Assuming everything is fine, you tighten your pedals in place. If you want to swap between bikes, it's equally easy as long as you have the same (or a compatible) groupset on the other bike, of course.
You then need to follow your bike computer's instructions for pairing with the powermeter, which is likely to take seconds. A Stages Power meter will work with both ANT+ and Bluetooth Smart units.
At the start of every ride you should 'zero reset' the system to get the most accurate results. You just sling the cranks into the vertical position and follow the zero reset procedure on your computer. With a Garmin, you just hit 'calibrate'. You'll hopefully get a message within a few seconds telling you that it has been successful. It always worked first time for me. Then you're ready to ride.

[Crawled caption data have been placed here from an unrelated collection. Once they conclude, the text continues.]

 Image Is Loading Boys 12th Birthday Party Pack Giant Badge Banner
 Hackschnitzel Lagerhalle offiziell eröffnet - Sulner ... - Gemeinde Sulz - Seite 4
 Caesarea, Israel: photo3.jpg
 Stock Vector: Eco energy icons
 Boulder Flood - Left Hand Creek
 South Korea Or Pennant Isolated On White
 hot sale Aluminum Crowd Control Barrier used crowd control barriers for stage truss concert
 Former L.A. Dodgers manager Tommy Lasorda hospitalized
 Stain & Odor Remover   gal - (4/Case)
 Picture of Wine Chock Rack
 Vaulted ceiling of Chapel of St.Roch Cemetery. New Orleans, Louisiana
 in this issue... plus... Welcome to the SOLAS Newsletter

Once out on your ride, the Stages system is so lightweight and unobtrusive that you don't notice it at all, and you don't need to do anything out of the ordinary. Unlike with some systems, there's no need to zero reset while on the road. Even if you head up a big mountain and the temperature plummets, the system updates automatically.

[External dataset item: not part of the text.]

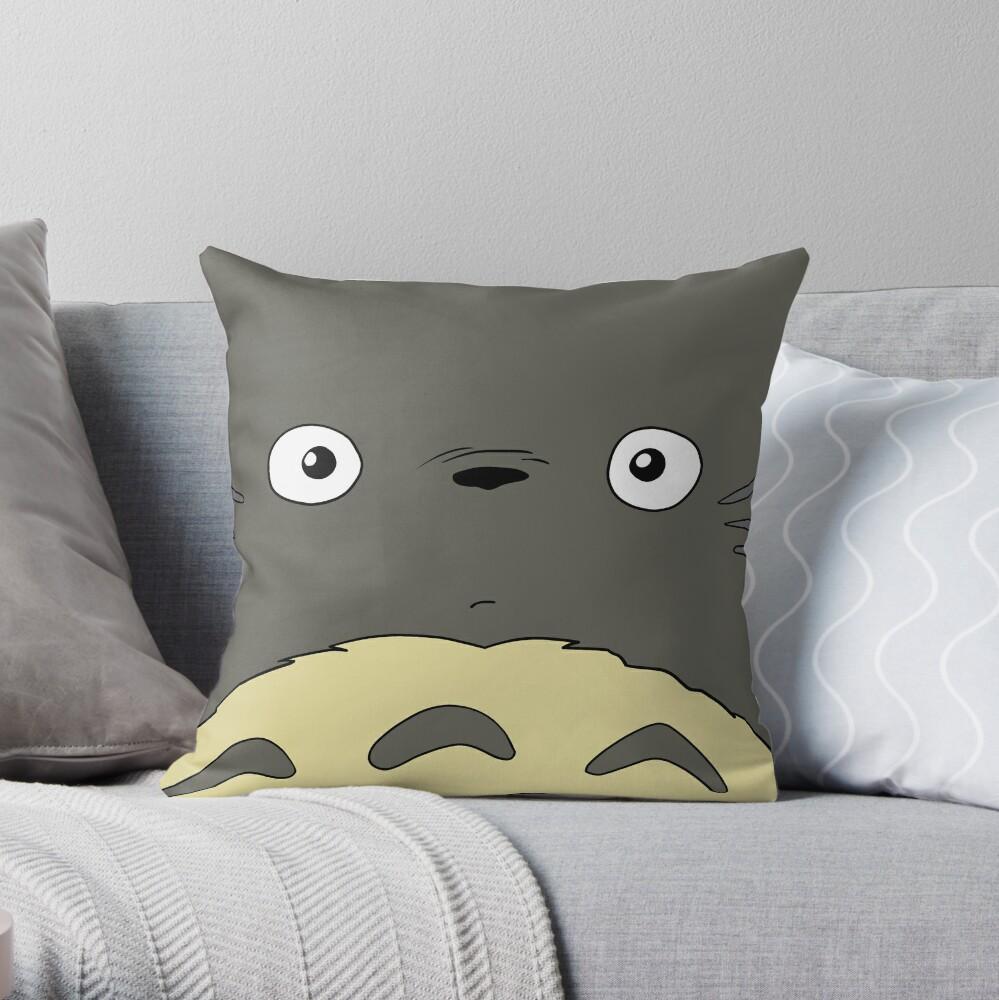 Totoro Dekokissen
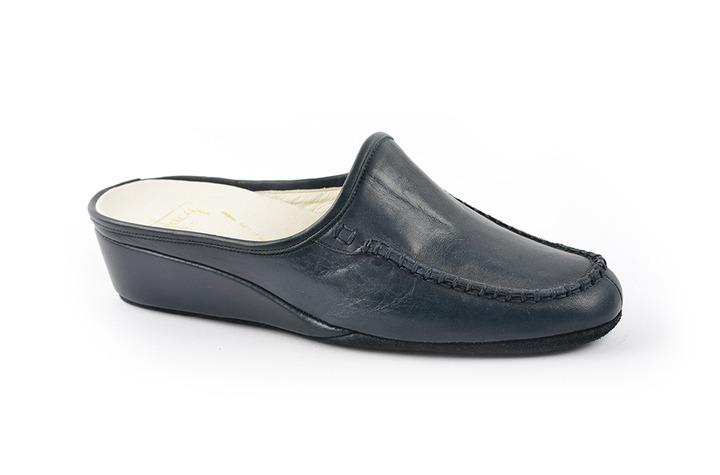Sofacq - pantoffels - null - Ref. 635-7431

The amount of information you can display varies according to the head unit that you use. I paired the Stages Power meter with a Garmin Edge 510 most of the time, and displayed my average power over the whole ride and the power for the last 30 seconds (to smooth out big peaks and troughs), but there are usually loads of power measurements you can choose to show. You also get a cadence measurement without the need to add anything else to your bike '' no magnet, no sensor.

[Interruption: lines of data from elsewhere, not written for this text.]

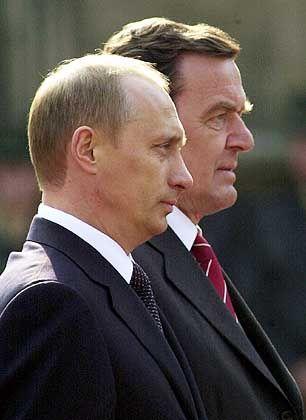 Seit an Seit: Putin und Schröder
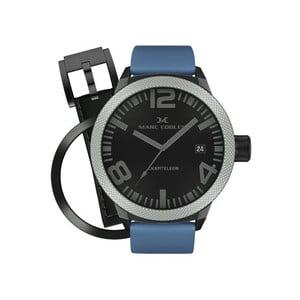 Pánské hodinky Marc Coblen s páskem a kroužkem navíc P45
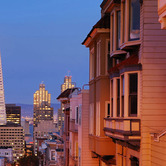 san-francisco-california-keyimage.jpg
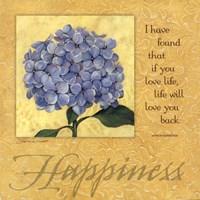 Happiness - Hydrangea Fine Art Print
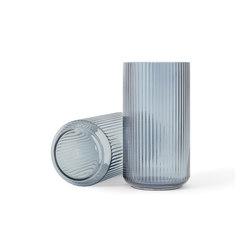 Lyngby Vase glass | Vases | Lyngby Porcelæn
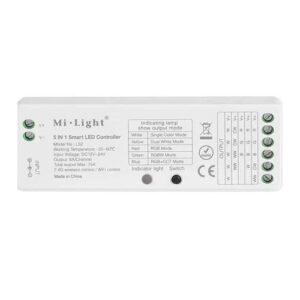 LED Smart Receiver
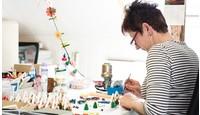 Houten en handgemaakte kunstwerkjes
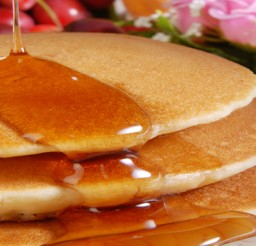 540x359px Buttermilk Pancake Mix Recipe Picture in pancakes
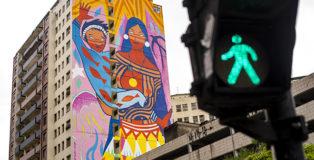 Daiara Tukano - Mural for CURA - Urban Art Circuit, Belo Horizonte (Brazil). photo credit: Bruno Figueiredo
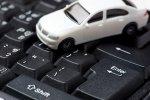 Wyrejestrowanie pojazdu online. Jak wyrejestrować samochód bez wychodzenia z domu?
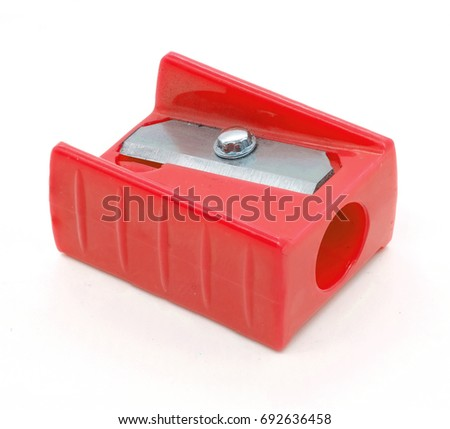 red sharpener pencil isolated on white background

You have to go to some lengths to get meaningful information in a power meter review. To compare the Stages meter with other power meters I fitted the Stages crank, a PowerTap and Garmin Vector pedals to the same bike, and used three different computers to display and collect the data prior to uploading it. I followed each company's installation and calibration instructions to the letter, and made sure the Garmin Edge computers were all recording and dealing with zero power in the same way. Then I used the Stages Power meter alongside these other systems on every ride for seven weeks: short rides, long rides, steady rides, hard rides, interval sessions, turbo sessions... you name it.
The results from the various setups were never exactly the same, so how do we know which are most accurate? You might get similar results from two of the powermeters with the other disagreeing, but that doesn't mean anything. It's not a democratic process – the outlier might be giving the truest reflection of your actual power.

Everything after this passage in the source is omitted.